The Broken Bargain of Academic Freedom
Academic freedom is a wonder of civilization. In our costly modern systems of higher education, however, the independence of college teaching exists as part of a social bargain. Professors: you want to operate universities with collective self-governance and strong tenure protections? You want elected officials to send you tax dollars, prop up tuition through easy loans, and ignore the gains in your endowments – but also keep a deferential distance when it comes to the educational experience?
Expensive as this bargain may sound, those of us who are not professors have reasons to really consider it. Done right, subsidized academic independence can produce life-changing education and a more informed democracy.
But money plus status, autonomy, and influence over future workers and leaders, all adds up to great power that can be corrupted. So it’s only fair to ask for some responsibilities to pair with those freedoms – some collective self-discipline in exchange for looser oversight.
You don’t have to take my word for it. Just read the professorial vocation’s century-old principles, from the American Association of University Professors’ 1915 Declaration of Principles on Academic Freedom and Academic Tenure (pp. 8-9). “There are no rights,” it said, “without corresponding duties.”
Which duties, exactly? The AAUP named a few:
- Balance progress and conservation in your approach. Make the university “an intellectual experiment station, where new ideas may germinate and where their fruit, though still distasteful to the community as a whole, may be allowed to ripen until finally… it may become a part of the accepted intellectual food of the nation or of the world.” At the same time, “be the conservator of all genuine elements of value in the past thought and life of mankind which are not in the fashion of the moment. …[And] exercise a certain form of conservative influence. … to check the more hasty and unconsidered impulses of popular feeling.”
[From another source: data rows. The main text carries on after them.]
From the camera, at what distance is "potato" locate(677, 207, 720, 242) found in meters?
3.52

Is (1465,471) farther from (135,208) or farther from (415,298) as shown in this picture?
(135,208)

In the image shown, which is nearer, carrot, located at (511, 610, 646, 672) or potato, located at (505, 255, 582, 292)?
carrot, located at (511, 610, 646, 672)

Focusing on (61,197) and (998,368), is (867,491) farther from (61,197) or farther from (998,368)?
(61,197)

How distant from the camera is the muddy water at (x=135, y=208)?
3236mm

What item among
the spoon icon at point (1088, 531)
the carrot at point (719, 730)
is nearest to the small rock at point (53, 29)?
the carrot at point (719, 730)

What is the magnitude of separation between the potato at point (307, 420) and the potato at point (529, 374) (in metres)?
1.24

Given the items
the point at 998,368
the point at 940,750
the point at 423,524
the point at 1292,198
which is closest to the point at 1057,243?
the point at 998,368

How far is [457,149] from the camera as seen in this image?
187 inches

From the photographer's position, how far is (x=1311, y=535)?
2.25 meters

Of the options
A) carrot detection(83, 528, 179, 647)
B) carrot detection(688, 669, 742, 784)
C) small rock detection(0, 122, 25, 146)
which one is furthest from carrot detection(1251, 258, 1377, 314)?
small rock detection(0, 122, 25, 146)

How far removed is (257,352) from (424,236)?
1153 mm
- Teach the best arguments on all sides of disputed topics. “[I]n giving instruction upon controversial matters… set forth justly, without suppression or innuendo, the divergent opinions of other investigators; [the professor] should cause his students to become familiar with the best published expressions of the great historic types of doctrine upon the questions at issue… “[The professor] should, above all, remember that his business is not to provide his students with ready-made conclusions, but to train them to think for themselves, and to provide them access to those materials which they need if they are to think intelligently.”
- Be careful not to rush immature students to adopt any opinion, and especially your own. Don’t take “unfair advantage of the student’s immaturity by indoctrinating him with the teacher’s own opinions before the student has had an opportunity to fairly examine other opinions on the matters in question.” Help students “habituate looking not only patiently but methodically on both sides, before adopting any conclusion on controversial issues.”
All in, this is a pretty fair bargain. Professors receive wide latitude to run their own affairs as experts, in exchange for a certain professorial ethos of fair-mindedness, intellectual humility, and self-restraint. Many professors, including HxA members, would still take that deal today (and perhaps extend it to cover the admissions officers and campus administrators who are now so influential over campus norms).
But to state the obvious: many college faculty members and other college teachers embrace a sharply different sense of their calling. By this way of thinking, indoctrination is not the worry; inaction is. The good professor is a scholar-activist who understands that teaching “both sides” only serves the oppressor. The central “genuine elements of value” in the past should be the stirring memories of a vast list of injustices.
Here’s the catch: on the question of professors’ obligations to their students, non-professor normies like me – voters, taxpayers, families, alumni donors, and students themselves – still have a say. Our worldviews tend to be much more diverse than those of the faculty. Many of us would love to see colleges renew their professorial ethos, welcome debate again, and be as vigilant against vulgar indoctrination as the AAUP once was.
Where professors insist on redefining their obligations to the public, however, they may find that the deal is off. A bargain with society goes both ways.